*Task inputs*.
::::

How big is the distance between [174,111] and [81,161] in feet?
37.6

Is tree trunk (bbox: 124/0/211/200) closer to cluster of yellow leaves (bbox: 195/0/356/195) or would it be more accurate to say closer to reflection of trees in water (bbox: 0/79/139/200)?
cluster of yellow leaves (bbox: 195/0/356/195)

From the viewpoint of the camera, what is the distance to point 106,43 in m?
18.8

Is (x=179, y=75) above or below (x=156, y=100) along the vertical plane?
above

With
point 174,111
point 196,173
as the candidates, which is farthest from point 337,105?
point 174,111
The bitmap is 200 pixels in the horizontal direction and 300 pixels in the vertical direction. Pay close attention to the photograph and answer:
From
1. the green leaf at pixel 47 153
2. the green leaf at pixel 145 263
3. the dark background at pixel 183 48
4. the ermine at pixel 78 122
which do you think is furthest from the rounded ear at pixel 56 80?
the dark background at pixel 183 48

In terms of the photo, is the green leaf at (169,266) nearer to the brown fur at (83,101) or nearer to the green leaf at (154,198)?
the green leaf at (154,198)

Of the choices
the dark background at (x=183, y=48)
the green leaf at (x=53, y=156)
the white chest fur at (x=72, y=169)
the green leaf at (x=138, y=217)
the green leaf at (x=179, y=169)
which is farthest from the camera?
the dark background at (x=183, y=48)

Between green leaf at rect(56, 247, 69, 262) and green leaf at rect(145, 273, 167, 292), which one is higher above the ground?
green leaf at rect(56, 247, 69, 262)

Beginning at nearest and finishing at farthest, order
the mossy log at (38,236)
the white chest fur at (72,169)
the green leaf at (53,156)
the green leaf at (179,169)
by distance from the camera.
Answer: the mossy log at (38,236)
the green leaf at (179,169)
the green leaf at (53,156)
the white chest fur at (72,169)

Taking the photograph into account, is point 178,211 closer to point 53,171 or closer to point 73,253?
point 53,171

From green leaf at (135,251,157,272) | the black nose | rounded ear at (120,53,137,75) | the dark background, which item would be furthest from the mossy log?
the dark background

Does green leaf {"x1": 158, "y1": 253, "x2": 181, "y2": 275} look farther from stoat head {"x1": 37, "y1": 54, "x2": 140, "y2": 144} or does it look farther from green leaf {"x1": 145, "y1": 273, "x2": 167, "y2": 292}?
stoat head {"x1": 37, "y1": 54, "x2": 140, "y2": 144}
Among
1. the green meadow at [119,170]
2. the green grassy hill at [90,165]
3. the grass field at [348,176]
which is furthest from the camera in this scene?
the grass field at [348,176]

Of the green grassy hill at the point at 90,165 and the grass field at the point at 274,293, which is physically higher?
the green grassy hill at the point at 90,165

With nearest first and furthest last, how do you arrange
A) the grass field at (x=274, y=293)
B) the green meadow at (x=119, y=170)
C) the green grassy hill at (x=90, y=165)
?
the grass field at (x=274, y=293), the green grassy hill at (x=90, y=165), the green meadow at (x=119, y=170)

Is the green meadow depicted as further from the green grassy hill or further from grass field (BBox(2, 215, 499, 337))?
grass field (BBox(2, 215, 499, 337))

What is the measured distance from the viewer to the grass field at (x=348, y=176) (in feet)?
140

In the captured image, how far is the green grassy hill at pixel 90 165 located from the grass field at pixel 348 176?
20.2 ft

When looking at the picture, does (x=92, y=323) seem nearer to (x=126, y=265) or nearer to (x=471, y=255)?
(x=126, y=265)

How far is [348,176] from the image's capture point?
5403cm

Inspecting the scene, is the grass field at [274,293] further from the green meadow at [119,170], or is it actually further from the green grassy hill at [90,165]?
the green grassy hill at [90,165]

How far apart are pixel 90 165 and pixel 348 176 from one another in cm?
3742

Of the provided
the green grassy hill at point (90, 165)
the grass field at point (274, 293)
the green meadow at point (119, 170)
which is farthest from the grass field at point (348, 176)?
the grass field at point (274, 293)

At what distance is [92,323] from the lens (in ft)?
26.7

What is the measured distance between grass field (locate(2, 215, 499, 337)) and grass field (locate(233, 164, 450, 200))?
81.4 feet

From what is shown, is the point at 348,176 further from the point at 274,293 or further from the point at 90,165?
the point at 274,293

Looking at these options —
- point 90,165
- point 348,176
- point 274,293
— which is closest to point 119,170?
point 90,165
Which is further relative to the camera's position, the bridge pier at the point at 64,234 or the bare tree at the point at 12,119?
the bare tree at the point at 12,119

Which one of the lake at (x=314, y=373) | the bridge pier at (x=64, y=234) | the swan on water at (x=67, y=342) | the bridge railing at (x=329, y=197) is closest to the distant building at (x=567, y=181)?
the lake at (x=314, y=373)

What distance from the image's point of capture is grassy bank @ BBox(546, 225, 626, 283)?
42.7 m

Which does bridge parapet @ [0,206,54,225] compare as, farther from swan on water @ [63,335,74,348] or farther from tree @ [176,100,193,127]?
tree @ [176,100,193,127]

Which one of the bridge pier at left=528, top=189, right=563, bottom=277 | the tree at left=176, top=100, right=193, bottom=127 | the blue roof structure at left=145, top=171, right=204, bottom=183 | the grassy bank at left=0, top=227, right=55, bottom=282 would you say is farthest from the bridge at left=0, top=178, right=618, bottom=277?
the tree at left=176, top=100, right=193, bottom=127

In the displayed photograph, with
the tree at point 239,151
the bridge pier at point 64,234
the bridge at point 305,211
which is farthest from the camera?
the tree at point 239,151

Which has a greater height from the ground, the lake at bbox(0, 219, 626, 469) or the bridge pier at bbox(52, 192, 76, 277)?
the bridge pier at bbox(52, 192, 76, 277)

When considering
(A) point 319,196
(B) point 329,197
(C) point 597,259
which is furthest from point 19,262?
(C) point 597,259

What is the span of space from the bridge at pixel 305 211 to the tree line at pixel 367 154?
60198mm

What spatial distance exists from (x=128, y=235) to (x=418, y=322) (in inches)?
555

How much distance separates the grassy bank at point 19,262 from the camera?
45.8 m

::::

*The problem*. Reproduce all of the records above word for word, keeping every line as it stands.

*Exercise response*.
How big is the distance between [174,111] and [81,161] in feet?
37.6

Is tree trunk (bbox: 124/0/211/200) closer to cluster of yellow leaves (bbox: 195/0/356/195) or would it be more accurate to say closer to reflection of trees in water (bbox: 0/79/139/200)?
cluster of yellow leaves (bbox: 195/0/356/195)

From the viewpoint of the camera, what is the distance to point 106,43 in m?
18.8

Is (x=179, y=75) above or below (x=156, y=100) along the vertical plane?
above

With
point 174,111
point 196,173
as the candidates, which is farthest from point 337,105?
point 174,111
The bitmap is 200 pixels in the horizontal direction and 300 pixels in the vertical direction. Pay close attention to the photograph and answer:
From
1. the green leaf at pixel 47 153
2. the green leaf at pixel 145 263
3. the dark background at pixel 183 48
4. the ermine at pixel 78 122
which do you think is furthest from the rounded ear at pixel 56 80?
the dark background at pixel 183 48

In terms of the photo, is the green leaf at (169,266) nearer to the brown fur at (83,101) or nearer to the green leaf at (154,198)?
the green leaf at (154,198)

Of the choices
the dark background at (x=183, y=48)
the green leaf at (x=53, y=156)
the white chest fur at (x=72, y=169)
the green leaf at (x=138, y=217)
the green leaf at (x=179, y=169)
which is farthest from the camera?
the dark background at (x=183, y=48)

Between green leaf at rect(56, 247, 69, 262) and green leaf at rect(145, 273, 167, 292), which one is higher above the ground?
green leaf at rect(56, 247, 69, 262)

Beginning at nearest and finishing at farthest, order
the mossy log at (38,236)
the white chest fur at (72,169)
the green leaf at (53,156)
the green leaf at (179,169)
by distance from the camera.
Answer: the mossy log at (38,236)
the green leaf at (179,169)
the green leaf at (53,156)
the white chest fur at (72,169)

Taking the photograph into account, is point 178,211 closer to point 53,171 or closer to point 73,253?
point 53,171

From green leaf at (135,251,157,272) | the black nose | rounded ear at (120,53,137,75) | the dark background, which item would be furthest from the mossy log?
the dark background

Does green leaf {"x1": 158, "y1": 253, "x2": 181, "y2": 275} look farther from stoat head {"x1": 37, "y1": 54, "x2": 140, "y2": 144} or does it look farther from green leaf {"x1": 145, "y1": 273, "x2": 167, "y2": 292}?
stoat head {"x1": 37, "y1": 54, "x2": 140, "y2": 144}
Among
1. the green meadow at [119,170]
2. the green grassy hill at [90,165]
3. the grass field at [348,176]
which is furthest from the camera in this scene?
the grass field at [348,176]

Of the green grassy hill at the point at 90,165 and the grass field at the point at 274,293, which is physically higher?
the green grassy hill at the point at 90,165

With nearest first and furthest last, how do you arrange
A) the grass field at (x=274, y=293)
B) the green meadow at (x=119, y=170)
C) the green grassy hill at (x=90, y=165)
?
the grass field at (x=274, y=293), the green grassy hill at (x=90, y=165), the green meadow at (x=119, y=170)

Is the green meadow depicted as further from the green grassy hill or further from grass field (BBox(2, 215, 499, 337))?
grass field (BBox(2, 215, 499, 337))

What is the measured distance from the viewer to the grass field at (x=348, y=176) (in feet)?
140

In the captured image, how far is the green grassy hill at pixel 90 165 located from the grass field at pixel 348 176?
20.2 ft

When looking at the picture, does (x=92, y=323) seem nearer to (x=126, y=265) or nearer to (x=471, y=255)?
(x=126, y=265)

How far is [348,176] from the image's capture point?
5403cm

Inspecting the scene, is the grass field at [274,293] further from the green meadow at [119,170], or is it actually further from the green grassy hill at [90,165]?
the green grassy hill at [90,165]

How far apart are pixel 90 165 and pixel 348 176 from one another in cm?
3742

Of the provided
the green grassy hill at point (90, 165)
the grass field at point (274, 293)
the green meadow at point (119, 170)
which is farthest from the grass field at point (348, 176)?
the grass field at point (274, 293)

At what distance is [92,323] from the lens (in ft)?
26.7

What is the measured distance between grass field (locate(2, 215, 499, 337)) and grass field (locate(233, 164, 450, 200))?
81.4 feet

From what is shown, is the point at 348,176 further from the point at 274,293 or further from the point at 90,165?
the point at 274,293

Looking at these options —
- point 90,165
- point 348,176
- point 274,293
— which is closest to point 119,170?
point 90,165
Which is further relative to the camera's position, the bridge pier at the point at 64,234 or the bare tree at the point at 12,119?
the bare tree at the point at 12,119

Which one of the lake at (x=314, y=373) | the bridge pier at (x=64, y=234) | the swan on water at (x=67, y=342) | the bridge railing at (x=329, y=197) is closest to the distant building at (x=567, y=181)?
the lake at (x=314, y=373)

What distance from the image's point of capture is grassy bank @ BBox(546, 225, 626, 283)?
42.7 m

Which does bridge parapet @ [0,206,54,225] compare as, farther from swan on water @ [63,335,74,348] or farther from tree @ [176,100,193,127]?
tree @ [176,100,193,127]

Which one of the bridge pier at left=528, top=189, right=563, bottom=277 | the tree at left=176, top=100, right=193, bottom=127 | the blue roof structure at left=145, top=171, right=204, bottom=183 | the grassy bank at left=0, top=227, right=55, bottom=282 would you say is farthest from the bridge at left=0, top=178, right=618, bottom=277?
the tree at left=176, top=100, right=193, bottom=127

In the displayed photograph, with
the tree at point 239,151
the bridge pier at point 64,234
the bridge at point 305,211
which is farthest from the camera?
the tree at point 239,151

Which has a greater height from the ground, the lake at bbox(0, 219, 626, 469) or the bridge pier at bbox(52, 192, 76, 277)?
the bridge pier at bbox(52, 192, 76, 277)

When considering
(A) point 319,196
(B) point 329,197
(C) point 597,259
which is furthest from point 19,262?
(C) point 597,259

What is the span of space from the bridge at pixel 305 211 to the tree line at pixel 367 154?
60198mm

What spatial distance exists from (x=128, y=235) to (x=418, y=322) (in inches)?
555

How much distance separates the grassy bank at point 19,262 from the camera?
45.8 m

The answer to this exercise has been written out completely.